Oben im Gastzimmer wohnte immer noch der Herr v.Brunn, der nach seiner Demobilisierung eine Stelle beim Berg­ und Hüttenmännischen Verein, der Zentralorganisation der oberschlesischen Schwerindustrie hatte. Ohnehin mußten wir größere Räume, nämlich zwei der Wohnzimmer im Erdgeschoß, Damenzimmer und Salon, für den französischen Offizier hergeben. Das waren dieselben, die auch zu Beginn des Krieges der Oberstleutnant v.d.Mölbe hatte. Diesmal sollte es 1925 werden, bis wir sie wieder selbst bewohnen konnten.

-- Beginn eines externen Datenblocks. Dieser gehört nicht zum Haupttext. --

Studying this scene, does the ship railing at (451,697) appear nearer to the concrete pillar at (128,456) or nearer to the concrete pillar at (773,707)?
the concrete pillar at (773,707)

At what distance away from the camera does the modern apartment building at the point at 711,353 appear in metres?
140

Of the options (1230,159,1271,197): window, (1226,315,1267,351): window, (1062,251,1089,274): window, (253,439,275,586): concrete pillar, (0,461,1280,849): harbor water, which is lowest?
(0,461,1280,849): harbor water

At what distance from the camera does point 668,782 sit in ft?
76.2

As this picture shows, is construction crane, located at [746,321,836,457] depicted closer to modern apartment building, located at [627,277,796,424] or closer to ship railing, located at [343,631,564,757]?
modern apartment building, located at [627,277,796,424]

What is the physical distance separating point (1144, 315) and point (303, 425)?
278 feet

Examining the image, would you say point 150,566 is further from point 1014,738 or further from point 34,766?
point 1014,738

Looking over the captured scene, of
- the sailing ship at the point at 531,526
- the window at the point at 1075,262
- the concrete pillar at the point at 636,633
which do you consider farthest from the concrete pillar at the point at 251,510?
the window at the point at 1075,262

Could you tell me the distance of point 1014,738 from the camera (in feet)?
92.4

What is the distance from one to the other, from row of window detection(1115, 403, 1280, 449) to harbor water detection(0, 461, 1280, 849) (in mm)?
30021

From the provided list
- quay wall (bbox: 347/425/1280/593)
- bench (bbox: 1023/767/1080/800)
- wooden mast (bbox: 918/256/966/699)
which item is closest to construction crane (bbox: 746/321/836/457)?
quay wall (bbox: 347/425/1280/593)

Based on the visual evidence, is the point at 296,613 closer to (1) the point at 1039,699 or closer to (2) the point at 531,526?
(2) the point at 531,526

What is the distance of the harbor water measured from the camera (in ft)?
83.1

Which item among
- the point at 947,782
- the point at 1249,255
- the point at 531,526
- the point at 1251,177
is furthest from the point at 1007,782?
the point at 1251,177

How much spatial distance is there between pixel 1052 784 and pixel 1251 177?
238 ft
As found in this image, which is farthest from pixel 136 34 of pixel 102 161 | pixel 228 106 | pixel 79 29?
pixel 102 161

Die Vorbereitungen beider Seiten für die Abstimmung waren schon in Gang gekommen. Korfanty wurde zum Chef des polnischen Plebiszitkommissariats mit Sitz in Beuthen ernannt, das deutsche übernahmen nacheinander die Landräte a.D. Urbanek und Dr. Hans Lukaschek. Der Kampf zwischen Deutschen und Polen verschärfte sich, die gegenseitigen Demonstrationen nahmen an Häufigkeit und Hitze zu, all dies drang immer mehr in unseren Alltag ein. Wie schon erwähnt, es gab auf beiden Seiten heimlich bewaffnete Gruppen, auf deutscher gehörten sie zu den Freikorps, die nach der 1918er Revolution sich in Deutschland gebildet hatten. Auf polnischer Seite waren es Gruppen von polnischen Oberschlesiern, von Korfantys Plebiszitkommisariat organisiert, aber auch von Polen infiltrierte Angehörige von Pilsudskis POW. Diese beiden Gruppen waren nicht immer einer Meinung (12).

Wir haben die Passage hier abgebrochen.